The Old Branch and The Seedpod

enero 6, 2025

A prickly seedpod nestled at the bottom of a burl growing around a cut tree branch set against a black background.

 

1.

On my morning walk I came across a prickly sycamore seedpod that had landed in the cradle of a sawn-off branch, its rings of years circling and cracked.

The moment spawned a haiku.

As is my practice, I started finger tapping. Words. Syllables. Feelings. Ideas.

Today they went to a question that has been working me for a few years: How to elder better?

 

2.

Around me this morning the fires of Los Angeles were burning. Not in their direct line, I caught whiffs of smoke that would come and go.
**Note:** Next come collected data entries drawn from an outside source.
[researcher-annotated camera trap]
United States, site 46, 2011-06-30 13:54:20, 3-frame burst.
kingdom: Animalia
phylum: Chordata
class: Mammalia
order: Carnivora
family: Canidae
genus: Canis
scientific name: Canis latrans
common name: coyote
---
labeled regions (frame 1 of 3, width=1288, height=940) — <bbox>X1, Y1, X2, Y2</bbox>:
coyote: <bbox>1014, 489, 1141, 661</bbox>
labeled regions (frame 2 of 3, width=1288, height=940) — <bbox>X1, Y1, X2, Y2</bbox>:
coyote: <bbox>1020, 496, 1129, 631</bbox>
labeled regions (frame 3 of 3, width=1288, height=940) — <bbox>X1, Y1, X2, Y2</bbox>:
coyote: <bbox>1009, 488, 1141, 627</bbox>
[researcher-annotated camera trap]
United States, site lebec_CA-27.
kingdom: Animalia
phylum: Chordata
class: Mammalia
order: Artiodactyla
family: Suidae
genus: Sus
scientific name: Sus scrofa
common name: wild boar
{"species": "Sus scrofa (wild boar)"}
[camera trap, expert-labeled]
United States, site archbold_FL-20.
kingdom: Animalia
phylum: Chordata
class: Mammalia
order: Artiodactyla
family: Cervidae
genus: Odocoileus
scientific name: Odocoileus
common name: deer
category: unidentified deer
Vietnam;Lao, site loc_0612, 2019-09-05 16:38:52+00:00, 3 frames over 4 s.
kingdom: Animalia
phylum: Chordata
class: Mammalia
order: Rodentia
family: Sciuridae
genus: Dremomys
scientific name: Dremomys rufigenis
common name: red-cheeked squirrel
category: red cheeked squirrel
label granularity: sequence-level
Around us this morning our world is burning. Not in their direct line, whiffs of suffering never stop swirling.

 

3.

Small confessions.

I often feel inadequate, like I should have some clarity or advice or somehow should be one step ahead of where all this burning rages.

I suffer Barking Dog Syndrome: The feeling of always arriving just after the car has passed.

Noisy and useless.

 

4.

When walking and trying to grasp an emerging poem — not quite here, not quite right, not quite whole — I do not have the luxury of sitting quietly with pencil and blank watercolor paper, my preferred haiku approach.

At some point on my walks the finger tapping coheres.

Today, the seedpod, sawed off branches, and old trees led me back to my question.

eldering better?
maybe start with the braiding
of seeds and shelter

 

5.

At a red-light crosswalk, I pulled out my phone.

Last year I found a haiku phone-app, my emergency kit for not losing a newly arriving poem.

Even my luddite self likes this app because at each opening it offers a new haiku from another poet.

Every so often, the ancestor poet, my present moment, and my finger-tapping have an unexpected meeting.

Today was such a day.

On the app a Japanese master arrived, translator and source unknown.

see: surviving sons
visit the ancestral grave
bearded, with bent canes

Matsuo Basho

 

6.

We need prickly seedpods and old branches to hang together.

Advice for 2025 and our burning grounds.

If you can, find your way to cross-generational seeding and sheltering — the infinite pathway stitching past and future.

With time it’s rarely clear which is seed and which shelter.

 

Two seedlings sprout from the burl growing around a cut tree branch set against a black background.

 

john paul lederach
January 6, 2025
Old Towne Orange, CA

Inspired in part by the courage of youth and intergenerational movements in South Sudan and Montes de Maria, Colombia.

Thanks to Laura Webber and Anita Schriver for help with aesthetics and editing.